Las consecuencias de la Segunda Guerra Mundial sobre Japón fueron especialmente lacerantes y traumáticas, por los efectos devastadores de la explosión de la bomba atómica en Hiroshima y Nagasaki, pero también por la violencia descarnada que se vivió en las disputas por el poder al interior del país. En ese contexto de inmensos autores que sustentaron buena parte de su obra en los sentimientos transversales y profundos del país, entre los que se cuentan Akira Kurosawa, Yasujiro Ozu, Kenji Mizoguchi y Mikio Naruse, quien realizó una disección mucho más profunda, que incluía la autorreflexión sobre los propios crímenes de Japón, fue Masaki Kobayashi, quien con su “trilogía de la Condición Humana”, ahondó en la diversidad de las heridas en la memoria japonesa de posguerra. Kobayashi se basó muy especialmente en la saga literaria homónima del escritor Junpei Gomikawa, a la cual le sumó una buena cantidad de sus propias vivencias personales en la guerra y la posguerra inmediata. La primera película de la histórica trilogía de Kobayashi es ‘No hay amor más grande’ (1959), toda una epopeya sobre la resistencia antiesclavista al interior de Japón. Cuenta la travesía activista de Kaji (Tatsuya Nakadai), un pacifista antibelicista, objetor de conciencia frente a la guerra, quien es reclutado para ir al frente y como alternativa ofrece sus conocimientos en la logística y el rendimiento en la industria de la guerra para evitar el traslado al campo de batalla. Es enviado a un destino muy lejano en las profundidades de Manchuria, en la China ocupada por Japón, en donde la mayoría de trabajadores son prisioneros chinos esclavizados. Kaji emprende entonces toda una lucha diplomática y de auténtico poder para cambiar la realidad de aquellos hombres torturados.
Como base, Kobayashi lanza su película desde la plataforma del amor: el de Kaji y Michiko (Michiyo Aratama), una pareja que decide conformarse para soportar la adversidad de la guerra y sus circunstancias. Algo similar a lo que Naruse planteó en ‘Nubes flotantes’ (1955), en donde ese vínculo existencial es un refugio que soporta las inclemencias hasta donde le es posible.

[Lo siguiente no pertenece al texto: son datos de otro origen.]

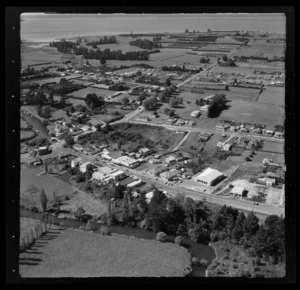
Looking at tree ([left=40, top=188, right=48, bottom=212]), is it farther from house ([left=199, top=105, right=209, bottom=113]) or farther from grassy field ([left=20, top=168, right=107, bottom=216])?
house ([left=199, top=105, right=209, bottom=113])

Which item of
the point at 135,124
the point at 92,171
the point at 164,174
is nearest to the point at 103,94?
the point at 135,124

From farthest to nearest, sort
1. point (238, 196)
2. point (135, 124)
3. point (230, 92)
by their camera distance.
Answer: point (230, 92), point (135, 124), point (238, 196)

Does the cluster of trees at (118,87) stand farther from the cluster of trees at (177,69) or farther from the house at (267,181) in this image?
the house at (267,181)

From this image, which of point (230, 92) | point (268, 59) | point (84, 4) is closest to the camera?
point (84, 4)

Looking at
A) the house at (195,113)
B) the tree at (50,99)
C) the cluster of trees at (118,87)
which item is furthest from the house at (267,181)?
the tree at (50,99)

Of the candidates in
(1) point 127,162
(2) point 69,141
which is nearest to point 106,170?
(1) point 127,162

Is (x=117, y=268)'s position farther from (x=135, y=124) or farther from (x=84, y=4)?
(x=135, y=124)
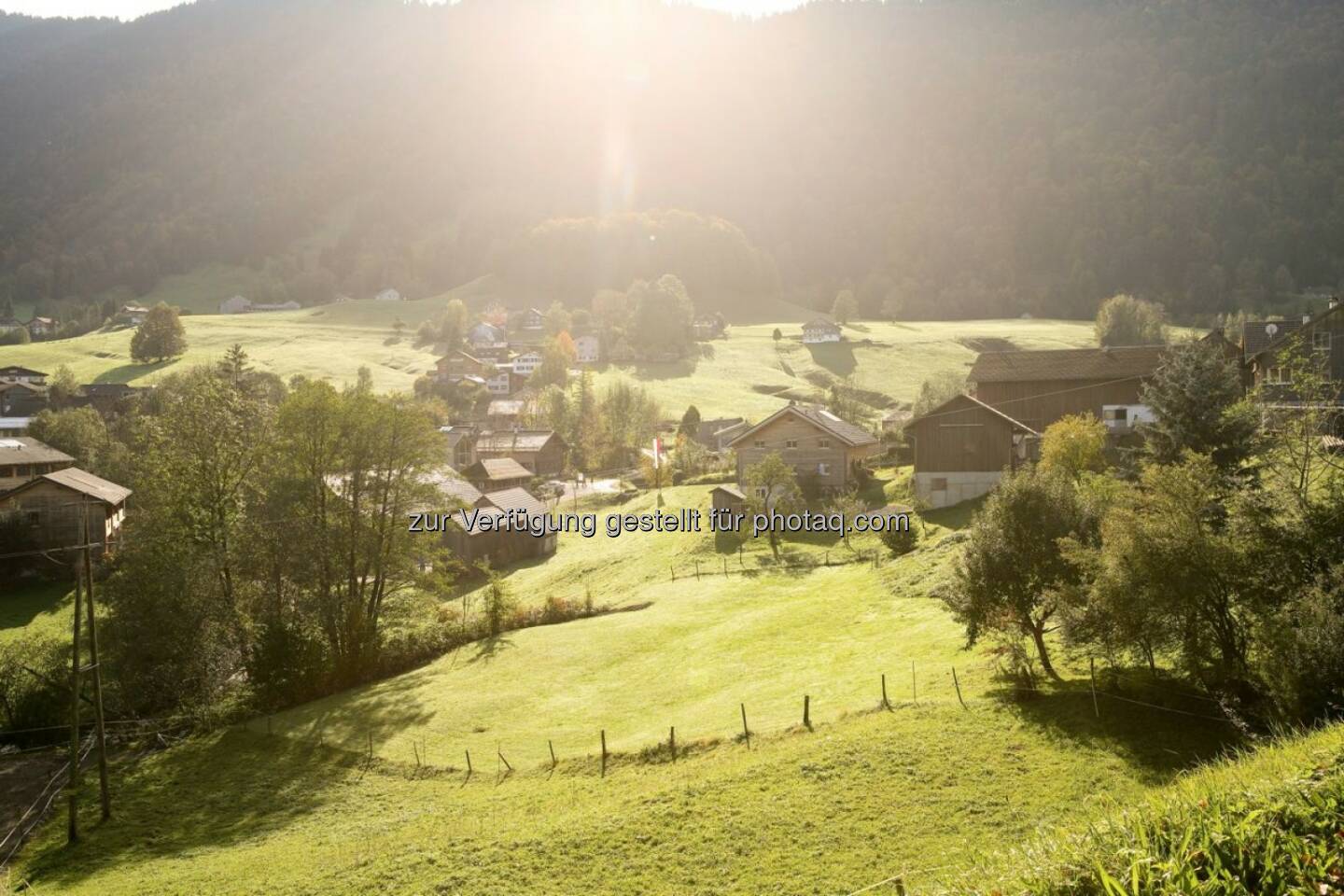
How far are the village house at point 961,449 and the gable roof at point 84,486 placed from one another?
50139 mm

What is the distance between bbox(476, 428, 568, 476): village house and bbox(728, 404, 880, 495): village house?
26132 millimetres

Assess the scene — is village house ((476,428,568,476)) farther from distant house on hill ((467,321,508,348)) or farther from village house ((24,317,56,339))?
village house ((24,317,56,339))

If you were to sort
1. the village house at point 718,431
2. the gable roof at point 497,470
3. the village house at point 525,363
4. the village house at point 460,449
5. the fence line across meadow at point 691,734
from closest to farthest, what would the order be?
the fence line across meadow at point 691,734 → the gable roof at point 497,470 → the village house at point 718,431 → the village house at point 460,449 → the village house at point 525,363

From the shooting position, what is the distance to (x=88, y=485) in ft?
180

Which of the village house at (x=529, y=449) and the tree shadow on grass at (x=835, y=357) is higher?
the tree shadow on grass at (x=835, y=357)

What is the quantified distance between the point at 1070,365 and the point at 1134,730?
141 feet

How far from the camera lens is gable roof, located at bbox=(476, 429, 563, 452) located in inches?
2928

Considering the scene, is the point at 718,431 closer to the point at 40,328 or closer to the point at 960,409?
the point at 960,409

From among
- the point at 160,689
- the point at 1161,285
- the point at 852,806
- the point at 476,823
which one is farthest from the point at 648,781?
the point at 1161,285

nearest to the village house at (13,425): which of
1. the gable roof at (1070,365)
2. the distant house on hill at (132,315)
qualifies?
the distant house on hill at (132,315)

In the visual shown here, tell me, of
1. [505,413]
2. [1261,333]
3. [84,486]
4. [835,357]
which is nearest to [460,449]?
[505,413]

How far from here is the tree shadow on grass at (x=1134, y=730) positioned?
48.6 ft

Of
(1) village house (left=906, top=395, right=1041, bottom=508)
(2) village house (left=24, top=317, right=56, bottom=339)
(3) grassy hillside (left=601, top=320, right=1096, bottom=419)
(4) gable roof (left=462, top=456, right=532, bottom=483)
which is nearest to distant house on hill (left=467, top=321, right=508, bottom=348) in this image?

En el trayecto que se plantea, Kaji se encuentra con humanidades entrañables mientras al mismo tiempo se le plantan frente a sus ojos horrores mucho más crueles de los que se había planteado solo desde la teoría y la hipótesis, desde sus ideas iniciales del pacifismo. Poco a poco, debe curtirse obligadamente para poder actuar, para poder intervenir y generar un cambio. Kobayashi frecuenta los encuadres que simultáneamente ponen de fondo el espacio: un mundo desolado, casi desértico, con una atmósfera apocalíptica. De repente, en momentos críticos, la mirada de Kobayashi también es directa, abierta, para retratar la crueldad y transmitirla sin filtros. Esa crueldad también se percibe constantemente en la obra contemporánea de Kurosawa, quien por este años también era dado a representar los estragos de la violencia más intensa. Kobayashi lo refleja también en rostros convulsionados con la contemplación del horror, instalados al borde del abismo.
Como en ‘Roma, ciudad abierta’ (1945), en donde Rossellini le hace todo un homenaje a la resistencia antifascista, Kobayashi también plantea en ‘No hay amor más grande’ todo el entramado de las células guerrilleras que procuran moverse organizadamente para liberarse del azote de la barbarie. Sin embargo, Kobayashi se distancia de la perspectiva esperanzadora que surge en el horizonte de la obra de Rossellini y se acerca mucho más a un escepticismo implacable, similar al espíritu posterior de Miklós Janczó en ‘Los desesperados’ (1966), en donde se impone la contrarrevolución. Sin embargo, lo que nunca se rompe es el principio fundamental de la película, el vínculo amoroso de la pareja, como un indicativo de que ese afecto es el que jamás se extingue.